A series of unconventional developments are likely to impact business leaders’ initiatives in 2024. These go beyond the usual topics such as shareholder activism, cybersecurity, cryptocurrencies and ESG . Rather, they reflect a number of unique ethical, economic, technological, regulatory, global, and political concerns poised to affect business leaders in significant and potentially unforeseen ways.
1. Coping with continued volatility. Directors must confront the tactical and strategic implications of continued political, social, global, economic and regulatory volatility. This situation will be partly explained by the prospect of a very divisive electoral process in 2024. This may also include concerns related to economic growth; international conflict; income, racial and gender inequalities; continued inflation and continued societal fragmentation. To meet these challenges, directors will need to demonstrate increased attention and closer interaction with management.
2. Recalibrate the board/management dynamic. Directors and officers will need to reconfirm their respective roles and relationships after a year of internal tension caused by new pressures on directors to be more engaged and related concerns from executives about board micromanagement . Clarity will be sought regarding decision-making, as the distinctions between what is the responsibility of the board and what is the responsibility of management have become blurred.
3. Boardroom culture. A growing appreciation because the positive contributions of culture to governance effectiveness will motivate boards to overcome existing and potential barriers to board collegiality. This may include reassessing the ground rules for conducting board business; activate all voices of the board of directors in favor of constructive discussions; help the board resist stress and discord in a context of disagreement; establish clear expectations regarding the conduct of directors; and help attract and retain the best leaders.
4. Board Oversight of AI. External developments will add urgency to the board’s efforts to formalize its role in the company’s acquisition, development and implementation of artificial intelligence. This would include internal structures for board training, oversight, risk prevention and regulatory compliance. Leaders will also need to confront the internal philosophical conflicts between the benefits of AI and how quickly it should be deployed, and the risks of AI and the need to ensure it is deployed responsibly.

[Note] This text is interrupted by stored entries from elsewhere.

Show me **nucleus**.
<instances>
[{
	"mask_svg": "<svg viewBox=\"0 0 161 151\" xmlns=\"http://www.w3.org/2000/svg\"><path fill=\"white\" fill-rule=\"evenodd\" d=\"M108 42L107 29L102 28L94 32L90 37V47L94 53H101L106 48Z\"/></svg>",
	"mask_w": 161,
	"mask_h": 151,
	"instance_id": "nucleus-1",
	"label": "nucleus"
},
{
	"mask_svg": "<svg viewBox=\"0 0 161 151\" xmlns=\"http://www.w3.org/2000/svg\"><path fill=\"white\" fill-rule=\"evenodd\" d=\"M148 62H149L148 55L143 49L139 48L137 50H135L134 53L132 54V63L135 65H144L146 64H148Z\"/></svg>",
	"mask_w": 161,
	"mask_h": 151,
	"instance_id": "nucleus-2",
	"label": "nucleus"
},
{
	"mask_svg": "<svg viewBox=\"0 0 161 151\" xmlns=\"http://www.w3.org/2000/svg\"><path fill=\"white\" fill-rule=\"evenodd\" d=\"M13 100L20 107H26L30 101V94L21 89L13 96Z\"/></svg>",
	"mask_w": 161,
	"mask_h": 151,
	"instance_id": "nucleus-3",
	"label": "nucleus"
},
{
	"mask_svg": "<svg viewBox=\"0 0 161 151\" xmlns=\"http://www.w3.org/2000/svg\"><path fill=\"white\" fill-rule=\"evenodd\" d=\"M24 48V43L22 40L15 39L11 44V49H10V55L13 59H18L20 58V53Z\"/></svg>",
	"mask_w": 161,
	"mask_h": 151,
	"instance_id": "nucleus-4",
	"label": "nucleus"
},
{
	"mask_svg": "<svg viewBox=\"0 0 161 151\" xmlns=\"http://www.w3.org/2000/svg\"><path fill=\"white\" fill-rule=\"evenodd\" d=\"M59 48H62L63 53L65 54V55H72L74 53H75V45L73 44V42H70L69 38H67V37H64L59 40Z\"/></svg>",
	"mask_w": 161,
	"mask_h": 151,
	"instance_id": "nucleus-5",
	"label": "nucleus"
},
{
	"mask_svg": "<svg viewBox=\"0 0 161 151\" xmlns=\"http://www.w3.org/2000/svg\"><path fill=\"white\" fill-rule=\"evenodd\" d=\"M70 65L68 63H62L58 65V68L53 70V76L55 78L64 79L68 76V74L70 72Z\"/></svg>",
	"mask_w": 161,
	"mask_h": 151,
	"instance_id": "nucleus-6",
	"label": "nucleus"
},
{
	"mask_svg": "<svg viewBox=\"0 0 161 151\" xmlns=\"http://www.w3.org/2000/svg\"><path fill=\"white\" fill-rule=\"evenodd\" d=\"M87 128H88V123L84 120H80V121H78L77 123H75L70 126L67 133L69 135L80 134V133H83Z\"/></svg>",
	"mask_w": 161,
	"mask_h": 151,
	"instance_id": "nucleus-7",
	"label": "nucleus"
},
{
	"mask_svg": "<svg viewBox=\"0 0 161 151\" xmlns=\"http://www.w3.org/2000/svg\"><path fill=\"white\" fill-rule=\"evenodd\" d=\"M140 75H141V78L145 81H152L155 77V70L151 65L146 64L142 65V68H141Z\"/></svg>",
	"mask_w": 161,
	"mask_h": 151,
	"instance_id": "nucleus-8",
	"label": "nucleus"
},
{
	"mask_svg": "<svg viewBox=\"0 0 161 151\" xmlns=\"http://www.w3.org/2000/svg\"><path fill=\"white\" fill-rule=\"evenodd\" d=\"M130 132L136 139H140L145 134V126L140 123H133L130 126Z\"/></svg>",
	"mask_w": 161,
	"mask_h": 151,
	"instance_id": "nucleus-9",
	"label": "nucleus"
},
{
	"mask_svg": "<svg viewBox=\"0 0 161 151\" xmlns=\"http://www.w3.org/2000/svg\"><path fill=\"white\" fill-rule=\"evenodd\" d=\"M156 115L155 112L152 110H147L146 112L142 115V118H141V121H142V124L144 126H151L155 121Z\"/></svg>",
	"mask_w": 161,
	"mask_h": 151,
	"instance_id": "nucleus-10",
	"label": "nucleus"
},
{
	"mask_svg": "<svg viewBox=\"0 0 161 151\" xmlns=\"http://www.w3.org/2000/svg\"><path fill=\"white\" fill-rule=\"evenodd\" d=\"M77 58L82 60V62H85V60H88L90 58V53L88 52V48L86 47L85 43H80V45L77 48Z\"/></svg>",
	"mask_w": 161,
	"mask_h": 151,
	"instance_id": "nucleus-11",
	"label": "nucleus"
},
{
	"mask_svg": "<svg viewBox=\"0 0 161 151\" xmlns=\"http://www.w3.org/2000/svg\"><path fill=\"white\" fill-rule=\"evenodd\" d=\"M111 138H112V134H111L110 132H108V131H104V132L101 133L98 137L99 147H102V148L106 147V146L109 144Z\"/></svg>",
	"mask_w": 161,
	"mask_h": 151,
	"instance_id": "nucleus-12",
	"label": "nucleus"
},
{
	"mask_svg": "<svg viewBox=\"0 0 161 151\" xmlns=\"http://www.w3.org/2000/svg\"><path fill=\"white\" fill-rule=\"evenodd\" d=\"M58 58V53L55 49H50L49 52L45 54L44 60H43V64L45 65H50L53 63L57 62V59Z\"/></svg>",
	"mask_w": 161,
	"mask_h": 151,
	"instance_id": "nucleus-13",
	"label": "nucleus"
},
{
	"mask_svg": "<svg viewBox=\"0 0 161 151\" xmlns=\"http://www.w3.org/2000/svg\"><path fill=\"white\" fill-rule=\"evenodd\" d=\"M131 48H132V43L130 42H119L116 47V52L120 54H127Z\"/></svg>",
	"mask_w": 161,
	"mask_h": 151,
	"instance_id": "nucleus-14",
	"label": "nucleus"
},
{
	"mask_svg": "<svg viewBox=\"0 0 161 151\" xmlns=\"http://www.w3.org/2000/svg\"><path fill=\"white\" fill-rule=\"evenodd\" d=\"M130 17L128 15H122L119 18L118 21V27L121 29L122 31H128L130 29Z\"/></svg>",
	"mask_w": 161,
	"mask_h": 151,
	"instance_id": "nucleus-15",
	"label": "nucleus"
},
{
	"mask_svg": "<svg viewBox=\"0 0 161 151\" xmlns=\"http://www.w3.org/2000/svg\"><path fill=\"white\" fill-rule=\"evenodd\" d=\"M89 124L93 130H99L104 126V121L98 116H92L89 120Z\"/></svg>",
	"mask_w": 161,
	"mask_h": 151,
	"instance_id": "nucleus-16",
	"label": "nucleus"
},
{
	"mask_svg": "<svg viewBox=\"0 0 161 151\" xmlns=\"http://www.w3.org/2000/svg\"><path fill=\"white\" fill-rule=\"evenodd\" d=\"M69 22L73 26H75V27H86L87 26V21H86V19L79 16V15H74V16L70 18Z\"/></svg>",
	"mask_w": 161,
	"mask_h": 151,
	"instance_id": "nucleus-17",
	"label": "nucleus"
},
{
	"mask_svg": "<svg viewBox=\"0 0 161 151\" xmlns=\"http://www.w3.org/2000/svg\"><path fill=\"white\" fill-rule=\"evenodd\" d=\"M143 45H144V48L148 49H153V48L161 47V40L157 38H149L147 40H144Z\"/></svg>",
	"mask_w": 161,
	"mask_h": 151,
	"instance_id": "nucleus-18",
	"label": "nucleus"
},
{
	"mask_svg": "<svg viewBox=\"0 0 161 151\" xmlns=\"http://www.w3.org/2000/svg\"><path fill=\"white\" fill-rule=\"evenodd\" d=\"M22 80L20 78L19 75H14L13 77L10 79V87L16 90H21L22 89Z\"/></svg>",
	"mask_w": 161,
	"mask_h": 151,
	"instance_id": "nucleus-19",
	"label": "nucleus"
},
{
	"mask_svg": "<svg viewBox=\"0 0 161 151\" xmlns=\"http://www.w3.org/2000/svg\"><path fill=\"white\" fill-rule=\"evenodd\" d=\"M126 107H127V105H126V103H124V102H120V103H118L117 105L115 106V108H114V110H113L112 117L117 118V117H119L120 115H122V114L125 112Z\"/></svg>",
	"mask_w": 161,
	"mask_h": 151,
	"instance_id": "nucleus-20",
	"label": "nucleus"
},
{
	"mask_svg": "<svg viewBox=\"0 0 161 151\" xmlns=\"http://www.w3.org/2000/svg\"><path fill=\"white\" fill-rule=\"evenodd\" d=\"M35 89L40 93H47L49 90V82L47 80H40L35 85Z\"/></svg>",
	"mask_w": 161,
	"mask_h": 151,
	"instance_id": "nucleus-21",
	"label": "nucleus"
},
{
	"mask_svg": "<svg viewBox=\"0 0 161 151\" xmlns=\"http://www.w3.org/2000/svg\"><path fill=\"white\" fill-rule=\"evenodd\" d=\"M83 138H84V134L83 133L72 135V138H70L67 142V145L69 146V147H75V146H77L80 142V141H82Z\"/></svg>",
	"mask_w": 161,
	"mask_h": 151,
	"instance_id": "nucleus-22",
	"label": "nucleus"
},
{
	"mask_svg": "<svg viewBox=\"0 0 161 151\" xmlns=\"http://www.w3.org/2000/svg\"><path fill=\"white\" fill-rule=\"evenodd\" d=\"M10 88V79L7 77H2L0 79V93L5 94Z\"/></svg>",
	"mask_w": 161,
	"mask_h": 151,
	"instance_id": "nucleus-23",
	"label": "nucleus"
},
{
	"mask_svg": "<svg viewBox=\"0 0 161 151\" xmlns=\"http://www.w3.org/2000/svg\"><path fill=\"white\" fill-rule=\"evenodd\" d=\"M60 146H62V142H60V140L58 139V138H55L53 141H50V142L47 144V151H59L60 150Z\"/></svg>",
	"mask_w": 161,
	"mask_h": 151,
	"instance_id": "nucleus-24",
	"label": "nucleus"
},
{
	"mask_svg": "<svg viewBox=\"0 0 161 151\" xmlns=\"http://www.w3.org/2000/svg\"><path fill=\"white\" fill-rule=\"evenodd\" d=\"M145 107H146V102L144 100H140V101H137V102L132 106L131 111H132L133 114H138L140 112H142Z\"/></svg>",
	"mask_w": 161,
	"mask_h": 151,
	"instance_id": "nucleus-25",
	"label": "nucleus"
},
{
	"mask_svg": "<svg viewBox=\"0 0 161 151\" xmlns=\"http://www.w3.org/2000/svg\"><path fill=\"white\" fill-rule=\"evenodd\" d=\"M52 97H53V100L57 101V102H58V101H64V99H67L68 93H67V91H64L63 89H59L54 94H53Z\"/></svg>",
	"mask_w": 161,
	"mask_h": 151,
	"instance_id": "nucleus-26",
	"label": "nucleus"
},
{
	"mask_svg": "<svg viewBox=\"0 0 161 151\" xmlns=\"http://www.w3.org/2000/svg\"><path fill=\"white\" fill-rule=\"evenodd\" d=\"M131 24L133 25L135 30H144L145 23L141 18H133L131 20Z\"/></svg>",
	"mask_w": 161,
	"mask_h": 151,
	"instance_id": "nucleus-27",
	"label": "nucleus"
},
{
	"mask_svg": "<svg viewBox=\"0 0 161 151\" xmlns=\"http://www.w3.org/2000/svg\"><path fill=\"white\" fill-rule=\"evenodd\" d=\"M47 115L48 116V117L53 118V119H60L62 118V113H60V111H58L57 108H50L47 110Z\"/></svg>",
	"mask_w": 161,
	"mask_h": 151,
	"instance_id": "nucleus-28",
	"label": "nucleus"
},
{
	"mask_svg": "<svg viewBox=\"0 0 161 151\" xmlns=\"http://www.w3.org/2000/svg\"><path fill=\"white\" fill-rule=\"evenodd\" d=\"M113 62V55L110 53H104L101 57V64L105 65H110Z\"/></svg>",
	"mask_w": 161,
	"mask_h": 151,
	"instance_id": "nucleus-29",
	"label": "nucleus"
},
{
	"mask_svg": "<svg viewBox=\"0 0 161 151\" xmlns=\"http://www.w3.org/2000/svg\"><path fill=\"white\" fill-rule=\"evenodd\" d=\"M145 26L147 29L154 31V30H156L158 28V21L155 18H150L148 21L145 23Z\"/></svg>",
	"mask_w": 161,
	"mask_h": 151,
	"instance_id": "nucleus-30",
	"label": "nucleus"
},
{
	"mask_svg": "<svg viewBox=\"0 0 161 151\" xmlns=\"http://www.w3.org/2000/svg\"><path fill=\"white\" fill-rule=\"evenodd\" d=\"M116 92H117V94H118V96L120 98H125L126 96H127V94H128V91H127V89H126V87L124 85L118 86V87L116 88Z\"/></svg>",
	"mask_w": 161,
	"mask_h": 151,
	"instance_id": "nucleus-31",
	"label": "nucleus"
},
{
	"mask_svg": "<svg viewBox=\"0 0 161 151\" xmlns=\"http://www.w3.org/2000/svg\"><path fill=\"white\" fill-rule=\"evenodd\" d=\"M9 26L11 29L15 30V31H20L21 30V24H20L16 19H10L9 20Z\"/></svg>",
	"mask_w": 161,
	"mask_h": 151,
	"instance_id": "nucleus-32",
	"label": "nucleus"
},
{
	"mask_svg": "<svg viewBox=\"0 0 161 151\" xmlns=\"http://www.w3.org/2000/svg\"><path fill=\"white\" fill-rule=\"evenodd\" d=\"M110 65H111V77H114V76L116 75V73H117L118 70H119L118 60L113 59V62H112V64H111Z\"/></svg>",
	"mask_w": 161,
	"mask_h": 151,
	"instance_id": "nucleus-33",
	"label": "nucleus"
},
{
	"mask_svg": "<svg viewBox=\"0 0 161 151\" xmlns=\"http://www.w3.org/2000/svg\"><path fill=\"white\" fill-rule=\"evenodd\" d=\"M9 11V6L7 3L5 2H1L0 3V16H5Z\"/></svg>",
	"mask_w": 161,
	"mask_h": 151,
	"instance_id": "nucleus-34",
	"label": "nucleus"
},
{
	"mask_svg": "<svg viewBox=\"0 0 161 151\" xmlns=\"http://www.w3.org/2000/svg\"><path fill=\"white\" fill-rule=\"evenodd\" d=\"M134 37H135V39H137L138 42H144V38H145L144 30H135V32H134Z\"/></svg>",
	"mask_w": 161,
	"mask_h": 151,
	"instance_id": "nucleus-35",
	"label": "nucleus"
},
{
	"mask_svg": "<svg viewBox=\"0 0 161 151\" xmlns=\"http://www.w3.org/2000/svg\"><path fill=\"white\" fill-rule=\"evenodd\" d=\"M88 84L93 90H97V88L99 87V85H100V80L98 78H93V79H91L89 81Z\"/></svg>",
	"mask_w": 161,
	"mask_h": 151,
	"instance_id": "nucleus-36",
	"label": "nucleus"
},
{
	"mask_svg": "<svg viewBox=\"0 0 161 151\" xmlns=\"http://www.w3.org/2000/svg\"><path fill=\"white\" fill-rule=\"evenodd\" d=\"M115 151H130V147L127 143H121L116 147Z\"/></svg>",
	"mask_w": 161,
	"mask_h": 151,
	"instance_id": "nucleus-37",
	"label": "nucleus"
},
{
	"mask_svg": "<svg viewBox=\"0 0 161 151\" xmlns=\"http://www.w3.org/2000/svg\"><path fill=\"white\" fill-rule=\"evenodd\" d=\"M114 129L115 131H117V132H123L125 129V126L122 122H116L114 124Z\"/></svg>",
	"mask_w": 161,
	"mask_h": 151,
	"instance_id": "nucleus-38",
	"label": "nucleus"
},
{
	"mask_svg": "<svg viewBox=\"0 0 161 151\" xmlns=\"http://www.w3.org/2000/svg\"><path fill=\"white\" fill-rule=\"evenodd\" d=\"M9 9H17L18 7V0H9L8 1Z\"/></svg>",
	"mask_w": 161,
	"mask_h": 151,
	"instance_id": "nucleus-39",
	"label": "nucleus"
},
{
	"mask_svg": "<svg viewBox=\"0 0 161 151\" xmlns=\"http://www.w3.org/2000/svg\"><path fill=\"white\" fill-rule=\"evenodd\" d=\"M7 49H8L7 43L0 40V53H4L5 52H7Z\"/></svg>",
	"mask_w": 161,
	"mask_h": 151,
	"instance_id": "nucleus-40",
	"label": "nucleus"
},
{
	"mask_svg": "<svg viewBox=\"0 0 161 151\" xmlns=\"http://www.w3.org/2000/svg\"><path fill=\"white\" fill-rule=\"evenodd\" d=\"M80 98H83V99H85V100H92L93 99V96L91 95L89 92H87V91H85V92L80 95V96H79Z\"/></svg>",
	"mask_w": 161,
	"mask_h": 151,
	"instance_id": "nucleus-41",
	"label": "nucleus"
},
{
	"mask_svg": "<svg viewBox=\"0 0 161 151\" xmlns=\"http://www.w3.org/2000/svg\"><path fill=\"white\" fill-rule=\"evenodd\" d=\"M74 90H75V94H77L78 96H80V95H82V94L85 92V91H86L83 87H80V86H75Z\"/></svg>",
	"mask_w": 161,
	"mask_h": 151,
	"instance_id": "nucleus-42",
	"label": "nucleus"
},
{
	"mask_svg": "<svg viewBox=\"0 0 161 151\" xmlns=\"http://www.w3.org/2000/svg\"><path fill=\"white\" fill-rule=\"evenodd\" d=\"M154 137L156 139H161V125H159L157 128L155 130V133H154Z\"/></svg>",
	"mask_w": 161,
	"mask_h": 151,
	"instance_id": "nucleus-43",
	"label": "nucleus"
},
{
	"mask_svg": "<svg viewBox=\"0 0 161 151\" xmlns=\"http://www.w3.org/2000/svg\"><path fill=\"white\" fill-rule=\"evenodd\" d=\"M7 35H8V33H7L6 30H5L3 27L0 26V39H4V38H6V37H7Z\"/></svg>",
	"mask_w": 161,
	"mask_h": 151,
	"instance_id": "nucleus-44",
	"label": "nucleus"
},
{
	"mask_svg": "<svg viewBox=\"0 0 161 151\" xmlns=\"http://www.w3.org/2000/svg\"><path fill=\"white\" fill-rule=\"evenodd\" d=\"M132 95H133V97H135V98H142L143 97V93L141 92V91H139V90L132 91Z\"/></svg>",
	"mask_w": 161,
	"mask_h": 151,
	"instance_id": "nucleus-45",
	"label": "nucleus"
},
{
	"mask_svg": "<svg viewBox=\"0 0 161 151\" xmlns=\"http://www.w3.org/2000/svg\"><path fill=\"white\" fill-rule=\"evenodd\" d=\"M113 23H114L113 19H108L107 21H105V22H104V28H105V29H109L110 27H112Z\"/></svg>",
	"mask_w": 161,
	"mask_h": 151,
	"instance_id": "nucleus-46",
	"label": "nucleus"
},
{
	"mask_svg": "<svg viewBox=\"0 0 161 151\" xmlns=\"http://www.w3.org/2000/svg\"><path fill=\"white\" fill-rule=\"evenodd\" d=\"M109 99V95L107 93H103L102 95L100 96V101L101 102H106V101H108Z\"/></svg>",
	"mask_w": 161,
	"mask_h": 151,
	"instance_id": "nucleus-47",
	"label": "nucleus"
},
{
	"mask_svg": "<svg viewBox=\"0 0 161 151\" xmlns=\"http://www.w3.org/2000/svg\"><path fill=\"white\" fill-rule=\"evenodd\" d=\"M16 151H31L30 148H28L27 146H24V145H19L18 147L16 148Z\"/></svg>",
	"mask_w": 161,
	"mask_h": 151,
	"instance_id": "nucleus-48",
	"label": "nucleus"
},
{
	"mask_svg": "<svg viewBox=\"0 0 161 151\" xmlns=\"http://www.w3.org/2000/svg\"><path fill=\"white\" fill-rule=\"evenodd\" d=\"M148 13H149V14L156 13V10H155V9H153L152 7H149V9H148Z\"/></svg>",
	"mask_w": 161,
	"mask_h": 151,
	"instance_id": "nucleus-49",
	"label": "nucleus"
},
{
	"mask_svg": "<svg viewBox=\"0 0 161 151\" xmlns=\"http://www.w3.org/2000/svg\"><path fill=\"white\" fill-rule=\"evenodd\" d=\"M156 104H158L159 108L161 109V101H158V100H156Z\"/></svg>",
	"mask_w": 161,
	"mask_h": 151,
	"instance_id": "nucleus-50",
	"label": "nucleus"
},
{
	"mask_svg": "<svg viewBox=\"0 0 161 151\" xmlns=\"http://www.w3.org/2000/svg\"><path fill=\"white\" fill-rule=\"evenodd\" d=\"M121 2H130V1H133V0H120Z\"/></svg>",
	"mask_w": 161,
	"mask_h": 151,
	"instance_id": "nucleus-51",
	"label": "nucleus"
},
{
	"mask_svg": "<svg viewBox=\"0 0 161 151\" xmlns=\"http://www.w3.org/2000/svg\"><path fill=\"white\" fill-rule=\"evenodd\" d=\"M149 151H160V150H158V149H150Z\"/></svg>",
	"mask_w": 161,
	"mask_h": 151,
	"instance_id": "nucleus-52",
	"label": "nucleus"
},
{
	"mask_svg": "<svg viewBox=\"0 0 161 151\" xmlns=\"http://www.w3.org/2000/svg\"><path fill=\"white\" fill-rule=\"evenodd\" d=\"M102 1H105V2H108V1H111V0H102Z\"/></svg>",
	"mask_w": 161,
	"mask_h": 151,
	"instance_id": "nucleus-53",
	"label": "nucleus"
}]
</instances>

5. Women in the workplace. Business leaders will be forced to overcome complacency with progress Workforce culture issues for women, given the perceived fragility of these achievements. Particular attention should be paid to ensuring gender parity for women in middle management positions, whose opportunities for advancement are limited. Leaders will also be challenged to address persistent myths about the status of women in the workplace (e.g., women are less ambitious than men), in order to alleviate persistent barriers to their organizational advancement.
6. The social voice of the company. Growing political polarization will prompt boards to more closely monitor the extent to which the company (directly and through its CEO) exercises its social voice. Concerns about negative publicity, reputational damage to its consumer base, employee backlash, and retaliation from influential sources can temper a company’s commitment to corporate social responsibility . They can also increase the risk associated with a CEO’s public profile. These problems may particularly arise in relation to unusually controversial political, economic, social, cultural and global issues.
7. Codes of good conduct. Leaders will seek to become more closely involved in their code of conduct as applied to directors, officers and other key representatives of the company. This will involve a review of the appropriate scope of the code; an increased appreciation of the role of the code in supporting desired conduct; increased awareness among leaders of its magnitude and. interpretation; how the code is communicated within the leadership ranks; and the fairness and fairness with which alleged violations of the code are evaluated and addressed.
8. Composition and renewal of the board of directors. Notable new data will encourage boards and their nominating committees to adopt a long-term philosophy of board composition, to better ensure the availability of the core skills needed to meet future challenges. Such efforts may include placing greater emphasis on essential director qualifications, such as experience in business strategy; depersonalized succession planning for directors; targeted use of age and term limits; discreet application of “offshoring” mechanisms; and “fitness to serve” policies.
9. Corporate responsibility. The growing, albeit subtle, weariness of organizations with corporate compliance expectations must be offset by recognition of the government continues corporate anti-fraud policies and emphasis on individual responsibility. Leaders will be required to set a new “tone at the top” that incorporates both government-promoted executive pay-based compliance incentives and a consistent message to employees at all levels about the priority of compliance. company committed to ethics and honesty.
ten. Informed risk taking. Companies’ increasing pursuit of seismic and other “bet the ranch” transactions will increase expectations for board oversight of strategic and transactional risks. Although informed risk-taking is an accepted practice among corporate executives, recent court decisions, regulatory policies, and economic implications combine to highlight the board’s role in ensuring responsible risk analysis. Transaction risks, particularly with respect to collaborations, ventures and innovations that offer extremes in risk and reward.